▶ Exercise details: Please rewrite the records below, replacing "cabinet drawer" with "storage drawer" everywhere and changing nothing else. Leave the pictures out of your answer.

Dataset items
=-=-=-=-=

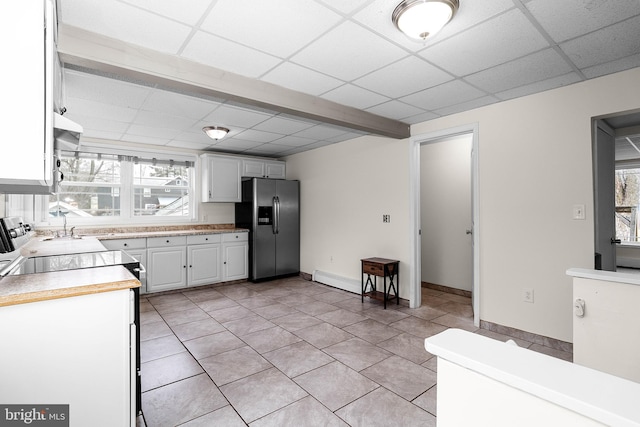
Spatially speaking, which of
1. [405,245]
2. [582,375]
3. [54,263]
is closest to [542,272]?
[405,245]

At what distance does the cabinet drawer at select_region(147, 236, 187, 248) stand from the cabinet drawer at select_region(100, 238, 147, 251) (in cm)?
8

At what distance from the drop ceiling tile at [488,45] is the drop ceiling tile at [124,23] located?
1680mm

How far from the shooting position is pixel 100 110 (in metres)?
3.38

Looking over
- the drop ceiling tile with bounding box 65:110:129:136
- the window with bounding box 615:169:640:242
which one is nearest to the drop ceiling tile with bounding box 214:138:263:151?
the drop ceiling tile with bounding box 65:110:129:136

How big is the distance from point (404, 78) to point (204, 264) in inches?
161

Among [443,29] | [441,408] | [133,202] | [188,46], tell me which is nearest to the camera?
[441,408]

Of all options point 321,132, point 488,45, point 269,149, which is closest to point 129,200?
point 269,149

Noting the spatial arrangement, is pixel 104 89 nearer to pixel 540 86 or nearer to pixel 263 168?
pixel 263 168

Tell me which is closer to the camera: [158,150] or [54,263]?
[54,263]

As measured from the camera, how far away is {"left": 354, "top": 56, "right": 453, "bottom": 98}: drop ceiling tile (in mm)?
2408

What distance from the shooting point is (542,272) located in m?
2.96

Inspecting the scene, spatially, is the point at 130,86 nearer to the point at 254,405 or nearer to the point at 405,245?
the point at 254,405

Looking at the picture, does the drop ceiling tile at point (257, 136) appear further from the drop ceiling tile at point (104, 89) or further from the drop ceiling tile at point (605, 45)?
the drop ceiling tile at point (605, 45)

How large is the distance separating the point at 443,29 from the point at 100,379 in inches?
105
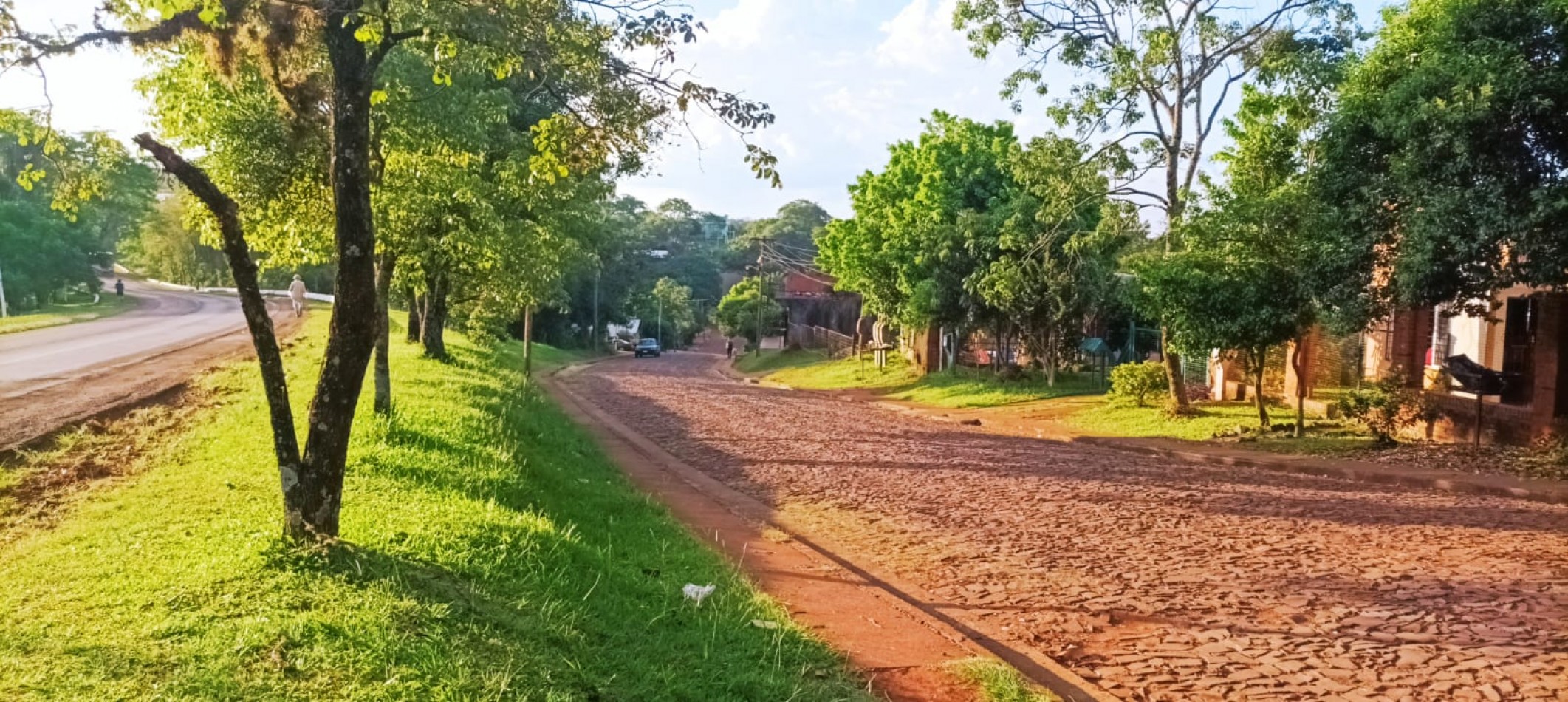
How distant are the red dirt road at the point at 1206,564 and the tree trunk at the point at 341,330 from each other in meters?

=-=-=-=-=

▶ Written answer:
Spatially speaking, which of
1. [405,245]
2. [582,375]
3. [54,263]
is closest to [542,272]?
[405,245]

At what distance does the storage drawer at select_region(147, 236, 187, 248) stand from the storage drawer at select_region(100, 238, 147, 251) (in cm)?
8

At what distance from the drop ceiling tile at [488,45] is the drop ceiling tile at [124,23] located?
1680mm

How far from the shooting position is pixel 100 110 (in metres)?
3.38

Looking over
- the drop ceiling tile with bounding box 65:110:129:136
- the window with bounding box 615:169:640:242
which one is nearest to the drop ceiling tile with bounding box 214:138:263:151?
the drop ceiling tile with bounding box 65:110:129:136

How big is the distance from point (404, 78) to point (204, 264) in inches?
161

Among [443,29] | [441,408] | [133,202] | [188,46], tell me which is nearest to the camera?
[441,408]

Of all options point 321,132, point 488,45, point 269,149, which is closest to point 129,200?
point 269,149

Noting the spatial arrangement, is pixel 104 89 nearer to pixel 540 86 or nearer to pixel 263 168?
pixel 263 168

Tell me which is closer to the camera: [158,150] or [54,263]?
[54,263]

As measured from the camera, how far away is {"left": 354, "top": 56, "right": 453, "bottom": 98}: drop ceiling tile (in mm)?
2408

What distance from the shooting point is (542,272) located in m?
2.96

Inspecting the scene, spatially, is the point at 130,86 nearer to the point at 254,405 or nearer to the point at 405,245?
the point at 254,405

Looking at the picture, does the drop ceiling tile at point (257, 136) appear further from the drop ceiling tile at point (104, 89) or further from the drop ceiling tile at point (605, 45)?
the drop ceiling tile at point (605, 45)

How large is the distance separating the point at 443,29 from the point at 100,379 in inches?
105
How distant are the red dirt road at the point at 1206,564 and the tree trunk at the point at 341,330 from each other in meters?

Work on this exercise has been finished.